**Problem description**
Copy out the lines below word for word, leaving out the pictures.

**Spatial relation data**

+ + + + +

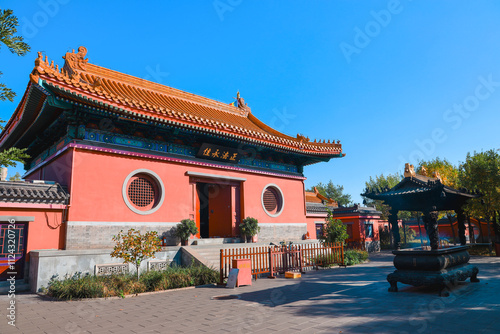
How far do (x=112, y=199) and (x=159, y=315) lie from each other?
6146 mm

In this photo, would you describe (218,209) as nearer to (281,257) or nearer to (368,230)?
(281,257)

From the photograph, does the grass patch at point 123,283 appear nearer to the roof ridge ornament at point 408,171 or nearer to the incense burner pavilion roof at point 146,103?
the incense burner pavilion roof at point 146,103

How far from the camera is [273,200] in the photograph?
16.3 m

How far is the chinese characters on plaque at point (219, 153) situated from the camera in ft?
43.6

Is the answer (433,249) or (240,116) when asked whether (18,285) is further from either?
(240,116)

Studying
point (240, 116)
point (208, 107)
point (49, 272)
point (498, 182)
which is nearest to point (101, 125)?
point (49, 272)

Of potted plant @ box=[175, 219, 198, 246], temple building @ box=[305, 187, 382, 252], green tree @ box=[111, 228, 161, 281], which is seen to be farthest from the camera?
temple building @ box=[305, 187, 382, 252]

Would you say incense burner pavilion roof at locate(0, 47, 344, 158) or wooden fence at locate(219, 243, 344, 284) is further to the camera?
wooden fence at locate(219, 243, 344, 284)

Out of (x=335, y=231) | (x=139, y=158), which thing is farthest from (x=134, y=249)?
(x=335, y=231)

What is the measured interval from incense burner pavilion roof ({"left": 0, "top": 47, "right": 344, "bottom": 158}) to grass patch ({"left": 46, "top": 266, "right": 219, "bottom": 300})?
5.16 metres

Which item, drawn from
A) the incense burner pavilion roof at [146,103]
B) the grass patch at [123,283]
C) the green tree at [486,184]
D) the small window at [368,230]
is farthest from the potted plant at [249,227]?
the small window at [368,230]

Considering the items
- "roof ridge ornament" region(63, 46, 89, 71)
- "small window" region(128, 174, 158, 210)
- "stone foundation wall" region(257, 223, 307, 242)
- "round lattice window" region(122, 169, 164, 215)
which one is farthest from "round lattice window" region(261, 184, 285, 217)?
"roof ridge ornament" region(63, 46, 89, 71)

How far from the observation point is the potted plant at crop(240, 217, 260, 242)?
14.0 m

+ + + + +

**Output**
How far do (x=112, y=199) and (x=159, y=315) lie from each other?
6146 mm

In this photo, would you describe (218,209) as nearer to (281,257) or nearer to (368,230)?
(281,257)

From the photograph, does the grass patch at point 123,283 appear nearer to the roof ridge ornament at point 408,171 or nearer to the incense burner pavilion roof at point 146,103?
the incense burner pavilion roof at point 146,103

How far from the camera is [273,200] in the photograph?
16.3 m

How far is the chinese characters on plaque at point (219, 153) situated from the camera in ft?
43.6

Is the answer (433,249) or (240,116) when asked whether (18,285) is further from either?
(240,116)

Studying
point (240, 116)
point (208, 107)
point (49, 272)
point (498, 182)
which is nearest to point (101, 125)?
point (49, 272)

Of potted plant @ box=[175, 219, 198, 246], temple building @ box=[305, 187, 382, 252], green tree @ box=[111, 228, 161, 281], which is seen to be farthest from the camera?
temple building @ box=[305, 187, 382, 252]

Would you say incense burner pavilion roof at locate(0, 47, 344, 158) or wooden fence at locate(219, 243, 344, 284) is further to the camera?
wooden fence at locate(219, 243, 344, 284)

Out of (x=335, y=231) | (x=139, y=158), which thing is farthest from (x=134, y=249)?
(x=335, y=231)

What is the measured interval from incense burner pavilion roof ({"left": 0, "top": 47, "right": 344, "bottom": 158}) to grass patch ({"left": 46, "top": 266, "right": 219, "bottom": 300})?
5.16 metres

Which item, drawn from
A) the incense burner pavilion roof at [146,103]
B) the grass patch at [123,283]
C) the green tree at [486,184]
D) the small window at [368,230]
is farthest from the potted plant at [249,227]?
the small window at [368,230]

Considering the items
- "roof ridge ornament" region(63, 46, 89, 71)
- "small window" region(128, 174, 158, 210)
- "stone foundation wall" region(257, 223, 307, 242)
- "round lattice window" region(122, 169, 164, 215)
which one is farthest from "round lattice window" region(261, 184, 285, 217)?
"roof ridge ornament" region(63, 46, 89, 71)

How far from the observation point is the potted plant at crop(240, 217, 260, 242)?
14.0 m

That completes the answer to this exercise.